Vote delayed on controversial high-end housing in East Liberty
Scores of Pittsburghers urged the city Planning Commission on Tuesday to reject, or at least delay, a Downtown real estate firm’s plans to build high-end housing on the site of a shuttered low-income apartment complex in East Liberty, attacking the project as gentrification.
“Redevelopment in the (1960s) took years, and there were a lot of mistakes made,” said Sallyann Kluz of East Liberty. “Please give us the time so we don’t make them again.”
Not everyone at the commission’s meeting was critical of the project on the site of the former Penn Plaza Apartments on Penn Avenue. The project is displacing more than 200 residents.
“We’ve seen our community become gentrified,” said the Rev. Darryl T. Canady, senior pastor of the Rodman Street Missionary Baptist Church in East Liberty. “We think this project will help us recoup some of the affordable housing we’ve lost.”

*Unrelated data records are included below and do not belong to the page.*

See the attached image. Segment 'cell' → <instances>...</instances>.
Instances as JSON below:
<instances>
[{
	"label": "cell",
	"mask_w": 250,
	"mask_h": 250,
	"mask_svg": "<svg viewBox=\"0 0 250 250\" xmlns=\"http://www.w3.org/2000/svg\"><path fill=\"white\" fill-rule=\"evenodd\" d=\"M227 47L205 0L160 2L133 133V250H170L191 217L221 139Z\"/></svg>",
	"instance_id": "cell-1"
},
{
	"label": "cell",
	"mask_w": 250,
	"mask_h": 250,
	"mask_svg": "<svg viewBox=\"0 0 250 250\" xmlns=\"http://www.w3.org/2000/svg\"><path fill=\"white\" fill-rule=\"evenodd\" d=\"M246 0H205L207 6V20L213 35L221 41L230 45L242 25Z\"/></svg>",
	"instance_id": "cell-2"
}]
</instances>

Commission members postponed a vote until January on preliminary development plans presented by Pennley Park South, a subsidiary of Downtown-based LG Realty Advisors Inc., which owns Penn Plaza. The company was founded by Lawrence N. Gumberg, a member of the family that runs commercial real estate firm J.J. Gumberg Co.
LG Realty intends to replace the two-building complex with a market rate residential and retail development, including a Whole Foods grocery store. It has demolished one of the two buildings with plans to demolish the second in 2017.
“I know it’s not profitable for this kind of housing now, but someone somewhere has to put people above profits,” said Alethea Sims, who heads the Coalition of Organized Residents of East Liberty.
The development has been controversial since last year when Pennley Park sent notices to residents of Penn Plaza that they had 90 days to find other housing. Residents also complained that the development was encroaching on a popular 2.2 acre park next to Penn Plaza.
Mayor Bill Peduto’s office stepped in and negotiated a deal, in which residents received relocation assistance from Pennley Park and help finding alternative housing. The company also promised to preserve the park. The city agreed to earmark increased tax revenue from the increased value of the property for a fund used to create affordable housing.
Downtown attorney Jonathan Kamin estimated the tax plan would generate $10 million to $12 million over 10 years.
“Since this was signed in 2015 everyone has lived up to their commitments,” Kamin said of the deal.
Residents complained they are running out of choices in Pittsburgh for affordable housing and that Pennley Park has not hosted community forums as required by the city to inform them of project plans.
Kamin said the company has fulfilled all of its obligations.